**EXERCISE:**
Below are the records; give again exactly the lines that run from the one with "body_size: -1288" through the last line.

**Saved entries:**
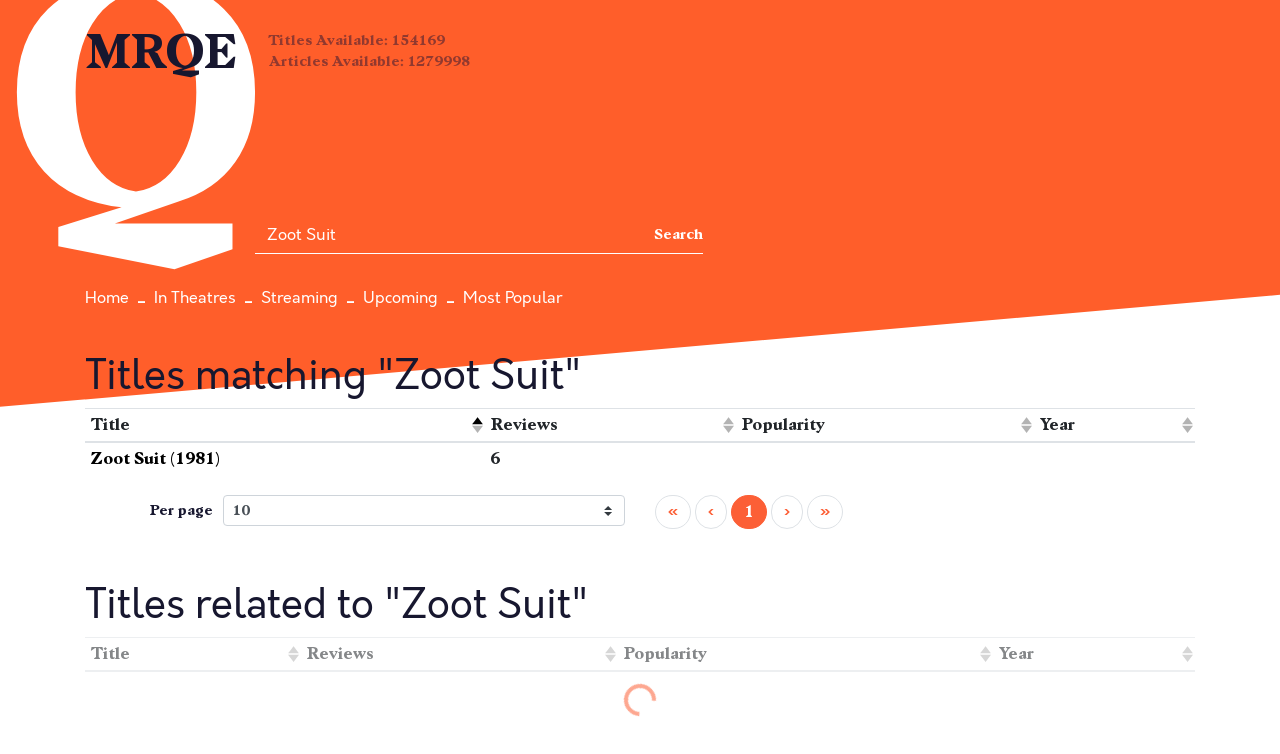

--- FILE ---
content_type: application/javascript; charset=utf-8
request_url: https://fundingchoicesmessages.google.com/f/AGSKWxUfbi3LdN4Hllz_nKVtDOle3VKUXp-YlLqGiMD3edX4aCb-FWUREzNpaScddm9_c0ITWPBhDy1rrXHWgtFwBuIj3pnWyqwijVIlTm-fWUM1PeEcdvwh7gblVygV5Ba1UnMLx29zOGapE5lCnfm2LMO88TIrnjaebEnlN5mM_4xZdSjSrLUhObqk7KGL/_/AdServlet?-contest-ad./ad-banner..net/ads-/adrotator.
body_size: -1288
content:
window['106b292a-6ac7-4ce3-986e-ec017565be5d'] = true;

**EXERCISE RESPONSE:**
body_size: -1288
content:
window['106b292a-6ac7-4ce3-986e-ec017565be5d'] = true;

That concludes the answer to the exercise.